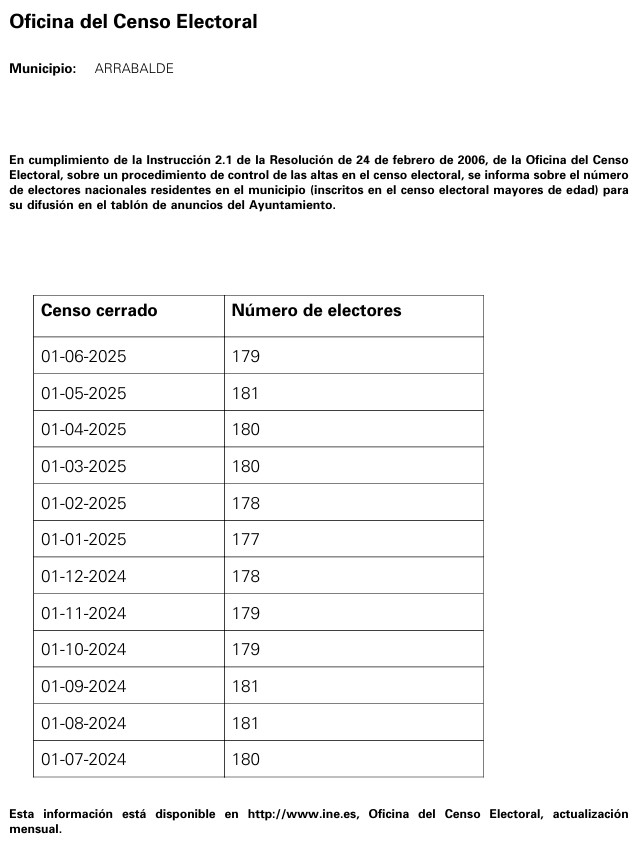 Oficina del Censo Electoral

Municipio: ARRABALDE

En cumplimiento de la Instrucción 2.1 de la Resolución de 24 de febrero de 2006, de la Oficina del Censo Electoral, sobre un procedimiento de control de las altas en el censo electoral, se informa sobre el número de electores nacionales residentes en el municipio (inscritos en el censo electoral mayores de edad) para su difusión en el tablón de anuncios del Ayuntamiento.

| Censo cerrado | Número de electores |
|---|---|
| 01-06-2025 | 179 |
| 01-05-2025 | 181 |
| 01-04-2025 | 180 |
| 01-03-2025 | 180 |
| 01-02-2025 | 178 |
| 01-01-2025 | 177 |
| 01-12-2024 | 178 |
| 01-11-2024 | 179 |
| 01-10-2024 | 179 |
| 01-09-2024 | 181 |
| 01-08-2024 | 181 |
| 01-07-2024 | 180 |

Esta información está disponible en http://www.ine.es, Oficina del Censo Electoral, actualización mensual.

WHAT YOU NEED TO DO:
The expected answer is a copy of each line in the listing above that contains "electores".

RESPONSE:
En cumplimiento de la Instrucción 2.1 de la Resolución de 24 de febrero de 2006, de la Oficina del Censo Electoral, sobre un procedimiento de control de las altas en el censo electoral, se informa sobre el número de electores nacionales residentes en el municipio (inscritos en el censo electoral mayores de edad) para su difusión en el tablón de anuncios del Ayuntamiento.
| Censo cerrado | Número de electores |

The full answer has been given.